Sul ricorso proposto da:
1) De Iuliis Fabio, nato il 03/07/1970;

Avverso l’ordinanza n. 795/2014 emessa il 09/07/2014 dal G.I.P. del
Tribunale di Roma;

Sentita la relazione svolta dal Consigliere dott. Alessandro Centonze;

Lette le conclusioni del Procuratore generale, in persona del dott. Giulio
Romano, che ha concluso per l’annullamento senza rinvio dell’ordinanza
impugnata;

Data Udienza: 23/06/2015

RILEVATO IN FATTO

1. Con ordinanza emessa il 09/07/2014 il G.I.P. del Tribunale di Roma,
quale giudice dell’esecuzione, rigettava l’istanza formulata nell’interesse di Fabio
De Iuliis, ai sensi degli artt. 666 e 673 cod. proc. pen., con la quale si chiedeva
la rideterminazione della pena originariamente inflitta all’esecutato con la
sentenza emessa dallo stesso organo giurisdizionale il 26/09/2012, divenuta
irrevocabile, quantificata in anni due e mesi otto di reclusione e 13.000,00 euro

Si riteneva, infatti, che la pena irrogata al De Iuliis doveva ritenersi legale,
rientrando nei parametri edittali prevista dalla norma dell’art. 73 del d.P.R. 9
ottobre 1990, n. 309, così come riconfigurata dalla sentenza della Corte
costituzionale 11 febbraio 2014, n. 32.
Tali ragioni imponevano il rigetto dell’istanza.

Obiettivo 1:
Rispondi in base al testo sul ricorso:
(a) Qual è il numero dell'ordinanza impugnata?
(b) Quale Consigliere ha svolto la relazione?
(c) In quale data era stata emessa la sentenza che aveva inflitto la pena originaria?
Obiettivo 2:
Stampa il passo del testo sul ricorso che va da "1. Con ordinanza" fino a "il rigetto dell’istanza." compreso.
L'elenco non ha alcun ruolo in questo lavoro.

Dati:

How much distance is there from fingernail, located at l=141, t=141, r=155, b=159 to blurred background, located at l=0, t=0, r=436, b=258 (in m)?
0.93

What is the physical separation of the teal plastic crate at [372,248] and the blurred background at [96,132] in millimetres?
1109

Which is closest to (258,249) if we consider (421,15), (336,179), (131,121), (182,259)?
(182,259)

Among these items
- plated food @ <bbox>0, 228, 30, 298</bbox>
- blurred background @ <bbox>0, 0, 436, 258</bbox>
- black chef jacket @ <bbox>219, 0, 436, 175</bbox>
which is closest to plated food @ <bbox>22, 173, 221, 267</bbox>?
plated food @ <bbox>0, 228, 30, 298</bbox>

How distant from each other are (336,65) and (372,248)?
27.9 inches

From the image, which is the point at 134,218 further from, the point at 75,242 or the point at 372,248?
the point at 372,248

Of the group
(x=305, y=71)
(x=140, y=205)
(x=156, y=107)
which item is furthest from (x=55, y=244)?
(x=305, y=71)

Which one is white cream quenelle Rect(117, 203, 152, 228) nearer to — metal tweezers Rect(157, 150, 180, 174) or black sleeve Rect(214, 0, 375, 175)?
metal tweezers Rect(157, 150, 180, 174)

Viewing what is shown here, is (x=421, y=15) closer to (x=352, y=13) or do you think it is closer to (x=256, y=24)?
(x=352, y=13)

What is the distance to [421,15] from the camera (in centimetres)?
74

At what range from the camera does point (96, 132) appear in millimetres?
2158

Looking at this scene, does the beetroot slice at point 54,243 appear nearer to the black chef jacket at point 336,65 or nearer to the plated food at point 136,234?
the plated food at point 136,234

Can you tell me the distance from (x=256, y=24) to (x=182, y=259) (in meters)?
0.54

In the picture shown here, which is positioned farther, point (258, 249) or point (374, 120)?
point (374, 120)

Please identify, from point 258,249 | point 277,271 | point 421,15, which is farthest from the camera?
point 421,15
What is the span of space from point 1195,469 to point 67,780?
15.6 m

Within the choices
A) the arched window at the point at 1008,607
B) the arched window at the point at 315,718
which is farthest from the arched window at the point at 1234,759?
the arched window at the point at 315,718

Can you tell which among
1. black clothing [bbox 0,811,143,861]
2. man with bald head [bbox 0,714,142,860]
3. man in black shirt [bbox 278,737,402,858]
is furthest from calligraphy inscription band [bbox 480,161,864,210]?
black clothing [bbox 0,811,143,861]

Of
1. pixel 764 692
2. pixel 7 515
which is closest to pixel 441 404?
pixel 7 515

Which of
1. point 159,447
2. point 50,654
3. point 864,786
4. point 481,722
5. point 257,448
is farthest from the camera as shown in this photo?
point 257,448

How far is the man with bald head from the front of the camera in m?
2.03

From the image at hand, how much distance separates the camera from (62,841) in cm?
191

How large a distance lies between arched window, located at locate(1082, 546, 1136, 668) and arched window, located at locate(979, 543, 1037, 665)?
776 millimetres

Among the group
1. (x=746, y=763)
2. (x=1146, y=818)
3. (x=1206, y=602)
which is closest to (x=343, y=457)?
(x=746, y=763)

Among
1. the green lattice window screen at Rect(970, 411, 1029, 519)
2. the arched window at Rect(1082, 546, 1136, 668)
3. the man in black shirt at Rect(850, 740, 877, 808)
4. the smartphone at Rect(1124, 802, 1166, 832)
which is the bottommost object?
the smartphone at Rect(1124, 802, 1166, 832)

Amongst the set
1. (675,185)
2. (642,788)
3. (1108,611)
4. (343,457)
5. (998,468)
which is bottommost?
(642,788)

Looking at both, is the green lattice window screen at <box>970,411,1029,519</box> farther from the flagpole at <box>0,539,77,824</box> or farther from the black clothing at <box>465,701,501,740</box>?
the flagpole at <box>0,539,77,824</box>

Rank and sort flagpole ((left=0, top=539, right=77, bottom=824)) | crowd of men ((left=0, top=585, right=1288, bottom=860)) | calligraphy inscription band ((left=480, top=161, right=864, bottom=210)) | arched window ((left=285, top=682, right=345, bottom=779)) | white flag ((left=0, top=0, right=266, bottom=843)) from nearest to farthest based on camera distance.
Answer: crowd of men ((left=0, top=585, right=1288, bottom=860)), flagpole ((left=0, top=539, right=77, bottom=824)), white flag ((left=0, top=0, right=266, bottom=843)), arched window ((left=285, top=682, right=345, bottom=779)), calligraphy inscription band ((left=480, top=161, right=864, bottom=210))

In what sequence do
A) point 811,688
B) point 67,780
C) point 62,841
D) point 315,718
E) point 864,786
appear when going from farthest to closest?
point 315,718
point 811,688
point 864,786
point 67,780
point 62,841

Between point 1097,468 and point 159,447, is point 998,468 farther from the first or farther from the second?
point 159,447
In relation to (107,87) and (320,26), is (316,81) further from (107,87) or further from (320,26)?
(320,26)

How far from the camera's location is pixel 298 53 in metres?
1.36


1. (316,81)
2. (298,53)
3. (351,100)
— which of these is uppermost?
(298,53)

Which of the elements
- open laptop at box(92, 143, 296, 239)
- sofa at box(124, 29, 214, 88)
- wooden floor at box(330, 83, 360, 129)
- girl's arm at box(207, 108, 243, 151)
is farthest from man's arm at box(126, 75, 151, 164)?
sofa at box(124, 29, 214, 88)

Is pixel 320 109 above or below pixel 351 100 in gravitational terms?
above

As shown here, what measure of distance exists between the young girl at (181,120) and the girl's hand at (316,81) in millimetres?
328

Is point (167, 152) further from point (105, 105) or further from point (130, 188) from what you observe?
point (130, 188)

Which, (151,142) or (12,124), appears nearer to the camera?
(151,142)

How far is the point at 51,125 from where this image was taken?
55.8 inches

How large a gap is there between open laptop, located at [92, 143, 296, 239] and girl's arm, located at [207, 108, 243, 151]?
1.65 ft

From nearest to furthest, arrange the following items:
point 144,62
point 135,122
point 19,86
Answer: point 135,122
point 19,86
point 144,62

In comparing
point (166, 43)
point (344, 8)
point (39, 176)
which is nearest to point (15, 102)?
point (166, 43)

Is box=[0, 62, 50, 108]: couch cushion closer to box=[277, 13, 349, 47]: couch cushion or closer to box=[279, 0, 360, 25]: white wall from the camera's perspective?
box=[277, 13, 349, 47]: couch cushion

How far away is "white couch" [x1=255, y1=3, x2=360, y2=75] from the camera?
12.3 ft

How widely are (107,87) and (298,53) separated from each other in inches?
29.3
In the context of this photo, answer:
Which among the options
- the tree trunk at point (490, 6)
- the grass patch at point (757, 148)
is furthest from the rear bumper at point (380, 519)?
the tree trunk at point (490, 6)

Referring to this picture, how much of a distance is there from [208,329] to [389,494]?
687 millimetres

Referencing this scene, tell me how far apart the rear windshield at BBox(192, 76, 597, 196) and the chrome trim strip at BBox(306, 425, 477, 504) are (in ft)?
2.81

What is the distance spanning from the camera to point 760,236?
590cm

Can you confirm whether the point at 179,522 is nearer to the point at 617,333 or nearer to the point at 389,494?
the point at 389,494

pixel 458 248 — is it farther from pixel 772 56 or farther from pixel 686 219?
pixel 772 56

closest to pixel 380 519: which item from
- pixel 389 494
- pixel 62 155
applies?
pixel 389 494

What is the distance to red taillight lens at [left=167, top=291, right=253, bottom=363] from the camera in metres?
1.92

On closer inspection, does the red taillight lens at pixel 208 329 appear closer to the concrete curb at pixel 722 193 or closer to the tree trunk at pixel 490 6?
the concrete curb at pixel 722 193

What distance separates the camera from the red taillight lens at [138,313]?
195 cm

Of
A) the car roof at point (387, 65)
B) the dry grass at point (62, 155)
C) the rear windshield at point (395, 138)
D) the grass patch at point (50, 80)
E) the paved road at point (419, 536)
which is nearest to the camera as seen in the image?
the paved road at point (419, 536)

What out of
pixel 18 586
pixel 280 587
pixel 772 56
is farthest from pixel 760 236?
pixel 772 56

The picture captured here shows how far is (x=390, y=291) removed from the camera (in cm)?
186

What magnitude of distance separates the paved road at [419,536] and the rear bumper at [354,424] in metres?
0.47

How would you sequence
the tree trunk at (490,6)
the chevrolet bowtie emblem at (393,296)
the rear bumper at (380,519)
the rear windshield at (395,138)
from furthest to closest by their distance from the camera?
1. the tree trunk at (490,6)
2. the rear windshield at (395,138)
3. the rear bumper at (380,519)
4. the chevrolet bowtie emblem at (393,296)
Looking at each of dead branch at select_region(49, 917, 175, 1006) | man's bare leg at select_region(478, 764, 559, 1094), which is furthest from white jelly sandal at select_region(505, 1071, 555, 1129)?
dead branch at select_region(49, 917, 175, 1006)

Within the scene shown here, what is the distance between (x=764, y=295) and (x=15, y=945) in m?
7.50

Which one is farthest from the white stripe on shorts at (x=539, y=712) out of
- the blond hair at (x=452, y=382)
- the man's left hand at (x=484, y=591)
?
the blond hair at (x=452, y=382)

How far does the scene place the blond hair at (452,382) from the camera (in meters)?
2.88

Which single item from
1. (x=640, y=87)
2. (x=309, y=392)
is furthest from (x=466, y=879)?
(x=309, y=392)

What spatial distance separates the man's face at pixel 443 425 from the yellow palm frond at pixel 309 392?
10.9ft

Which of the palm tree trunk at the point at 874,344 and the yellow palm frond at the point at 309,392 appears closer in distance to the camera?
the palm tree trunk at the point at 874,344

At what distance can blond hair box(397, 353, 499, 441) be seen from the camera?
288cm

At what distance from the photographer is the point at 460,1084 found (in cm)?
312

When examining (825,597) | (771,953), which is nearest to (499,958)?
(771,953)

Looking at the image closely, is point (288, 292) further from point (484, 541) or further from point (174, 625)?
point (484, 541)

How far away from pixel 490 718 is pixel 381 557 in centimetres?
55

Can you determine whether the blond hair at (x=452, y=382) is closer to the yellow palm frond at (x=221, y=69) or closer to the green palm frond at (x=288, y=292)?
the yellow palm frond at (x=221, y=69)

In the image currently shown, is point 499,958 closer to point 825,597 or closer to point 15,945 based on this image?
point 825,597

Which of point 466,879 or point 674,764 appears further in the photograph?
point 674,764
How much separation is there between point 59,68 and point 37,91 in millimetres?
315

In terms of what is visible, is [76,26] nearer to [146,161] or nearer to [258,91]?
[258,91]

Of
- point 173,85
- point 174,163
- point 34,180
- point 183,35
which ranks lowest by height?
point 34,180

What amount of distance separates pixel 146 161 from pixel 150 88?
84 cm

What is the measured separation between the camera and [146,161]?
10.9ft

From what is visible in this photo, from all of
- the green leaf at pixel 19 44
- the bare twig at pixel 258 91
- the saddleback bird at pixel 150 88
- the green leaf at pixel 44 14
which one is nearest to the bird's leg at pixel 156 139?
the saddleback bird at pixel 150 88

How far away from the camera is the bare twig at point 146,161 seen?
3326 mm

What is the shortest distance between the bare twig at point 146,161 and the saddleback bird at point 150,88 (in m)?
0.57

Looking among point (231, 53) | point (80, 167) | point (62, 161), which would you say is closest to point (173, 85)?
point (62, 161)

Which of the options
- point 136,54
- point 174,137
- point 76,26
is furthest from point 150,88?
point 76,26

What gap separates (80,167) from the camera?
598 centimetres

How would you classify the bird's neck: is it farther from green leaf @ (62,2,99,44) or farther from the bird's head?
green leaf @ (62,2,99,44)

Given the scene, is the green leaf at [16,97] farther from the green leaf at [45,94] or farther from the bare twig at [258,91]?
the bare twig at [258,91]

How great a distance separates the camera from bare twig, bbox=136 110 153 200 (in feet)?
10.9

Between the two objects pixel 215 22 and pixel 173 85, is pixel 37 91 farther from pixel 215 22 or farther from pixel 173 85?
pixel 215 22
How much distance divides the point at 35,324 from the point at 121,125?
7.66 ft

Risultato finale 1:
(a) L'ordinanza impugnata è la n. 795/2014.
(b) La relazione è stata svolta dal Consigliere dott. Alessandro Centonze.
(c) La sentenza era stata emessa il 26/09/2012.

Risultato finale 2:
1. Con ordinanza emessa il 09/07/2014 il G.I.P. del Tribunale di Roma,
quale giudice dell’esecuzione, rigettava l’istanza formulata nell’interesse di Fabio
De Iuliis, ai sensi degli artt. 666 e 673 cod. proc. pen., con la quale si chiedeva
la rideterminazione della pena originariamente inflitta all’esecutato con la
sentenza emessa dallo stesso organo giurisdizionale il 26/09/2012, divenuta
irrevocabile, quantificata in anni due e mesi otto di reclusione e 13.000,00 euro

Si riteneva, infatti, che la pena irrogata al De Iuliis doveva ritenersi legale,
rientrando nei parametri edittali prevista dalla norma dell’art. 73 del d.P.R. 9
ottobre 1990, n. 309, così come riconfigurata dalla sentenza della Corte
costituzionale 11 febbraio 2014, n. 32.
Tali ragioni imponevano il rigetto dell’istanza.